Vivemos um momento marcado por uma verdadeira transformação na comunidade global, nesta nova sociedade tudo é comercializável. Encontramos, um verdadeiro ambiente de negociações constantes em todas as áreas e setores, neste cenário, aqueles que detém os poderes monetário e financeiro na sociedade contemporânea, compram e, muitas vezes, com valores elevados, para acumular seus recursos, garantir seus caprichos, aumentar seus ganhos monetários, consolidando sua força política e satisfazendo seus interesses.
Vivemos numa sociedade, onde tudo se compra, tudo se vende, os valores são deixados de lado e os preços aparecem visivelmente, os ganhos sedutores do dinheiro e do poder político transformam os seres humanos e garantem uma sociedade centrada nas injustiças, nas desigualdades, nas exclusões e, contribuem, ativamente, para dilacerar os laços sociais, aumentando a violência e uma verdadeira guerra de todos contra todos.
Nesta sociedade, os valores sociais estão em constante movimentação, os comportamentos estão em constante agitação, o mundo do trabalho está em transformação cotidiana, os relacionamentos estão sendo transformados rapidamente e em constante alvoroço. A ética, que nasceu para refletir e orientar o comportamento dos seres humanos, definindo o que é considerado certo ou errado, justo ou injusto, bom ou mau, ou seja, a ética sempre se pautou por princípios para guiar as ações das pessoas e garantir uma convivência respeitosa e pacífica.
Nesta sociedade, a ética e a moral perderam espaço, comportamentos vistos como justo ou injusto, bom ou mau, perderam significado e importância, dilemas como este, que muitas vezes levavam os indivíduos a reflexões constantes, passaram a ser resumidos em uma nova equação, os ganhos materiais e a acumulação monetária. A ética contemporânea é a ética do capital, do enriquecimento, da ostentação, essas são as verdadeiras bússolas das decisões dos indivíduos.
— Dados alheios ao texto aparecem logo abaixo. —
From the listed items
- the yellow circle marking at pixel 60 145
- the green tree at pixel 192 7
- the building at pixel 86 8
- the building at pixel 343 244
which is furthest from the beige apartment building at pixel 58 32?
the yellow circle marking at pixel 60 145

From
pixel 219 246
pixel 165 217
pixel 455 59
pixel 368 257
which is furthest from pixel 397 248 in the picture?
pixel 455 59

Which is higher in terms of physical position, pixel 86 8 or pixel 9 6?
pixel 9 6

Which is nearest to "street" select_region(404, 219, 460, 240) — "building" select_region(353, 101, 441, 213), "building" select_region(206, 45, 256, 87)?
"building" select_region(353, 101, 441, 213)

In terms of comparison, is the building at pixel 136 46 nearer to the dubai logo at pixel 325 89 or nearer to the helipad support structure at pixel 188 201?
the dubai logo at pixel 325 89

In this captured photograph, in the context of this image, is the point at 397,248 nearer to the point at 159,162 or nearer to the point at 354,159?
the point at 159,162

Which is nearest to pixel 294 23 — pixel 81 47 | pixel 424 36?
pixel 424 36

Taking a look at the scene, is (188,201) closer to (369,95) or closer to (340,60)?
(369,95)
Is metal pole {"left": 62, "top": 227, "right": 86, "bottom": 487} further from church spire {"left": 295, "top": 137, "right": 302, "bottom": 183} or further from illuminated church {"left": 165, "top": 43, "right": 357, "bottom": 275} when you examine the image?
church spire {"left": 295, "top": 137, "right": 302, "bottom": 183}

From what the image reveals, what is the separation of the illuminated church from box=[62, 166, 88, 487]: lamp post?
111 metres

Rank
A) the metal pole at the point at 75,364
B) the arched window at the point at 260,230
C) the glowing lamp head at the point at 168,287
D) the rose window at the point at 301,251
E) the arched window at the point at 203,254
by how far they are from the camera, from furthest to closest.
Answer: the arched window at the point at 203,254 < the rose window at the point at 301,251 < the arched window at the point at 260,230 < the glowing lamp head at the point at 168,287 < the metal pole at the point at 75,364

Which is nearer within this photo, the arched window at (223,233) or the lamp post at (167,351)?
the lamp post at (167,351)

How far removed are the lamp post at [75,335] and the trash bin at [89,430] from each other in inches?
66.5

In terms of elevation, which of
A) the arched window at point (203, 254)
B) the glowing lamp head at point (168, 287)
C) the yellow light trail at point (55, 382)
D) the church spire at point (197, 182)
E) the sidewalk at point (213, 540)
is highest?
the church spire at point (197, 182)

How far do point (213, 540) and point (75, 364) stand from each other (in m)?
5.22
No mundo contemporâneo, encontramos comércio de tudo, órgãos humanos são encontrados e comercializáveis, a saúde se transformou num verdadeiro negócio bilionário, a educação e, principalmente, os diplomas são vendidos livremente neste grande mercadão, desde que o indivíduo tenha recursos monetários para pagar, algumas religiões estão se transformando num negócio extremamente lucrativo, movimentando bilhões, além de isenções fiscais e financeiras que enriquecem muitos “religiosos”. Os relacionamentos, cada vez mais líquidos, rápidos e passageiros, como dizia Zygmunt Baumann, autor da prestigiosa obra “Amor Líquido”, estão sendo estampados nas redes sociais, na programação das televisões comerciais e na camisa dos times de futebol, neste cenário, tudo está sendo comprado e vendido em troca de valores monetários.
No mundo dos negócios, os governantes se eximem de trazer políticas públicas inovadoras e passam a vender o patrimônio nacional, algo muito fácil, privatizam empresas tradicionais, criticam os monopólios públicos e os transformam em monopólios privados, sucateiam serviços públicos, reduzem seus recursos humanos e degradam suas estruturas estratégicas para, posteriormente, criticar os serviços públicos e justificar a entrega do patrimônio para grupos financeiros que pouco conhecem o serviço, que posteriormente, passam a majorar as tarifas e garantem, na próxima eleição, recursos monetários e apoio político, garantindo sua reeleição e a perpetuação na destruição do patrimônio público.
O mundo dos negócios não deve ser assim, sabemos disso, os mercados foram criados para satisfazer necessidades e integrar povos e comunidades, mas quando o capital passa a comandar a sociedade e impor seus valores materiais, encontramos degradação, violência e desigualdade social.
Ary Ramos da Silva Júnior, Bacharel em Ciências Econômicas e Administração, Mestre, Doutor em Sociologia e professor universitário.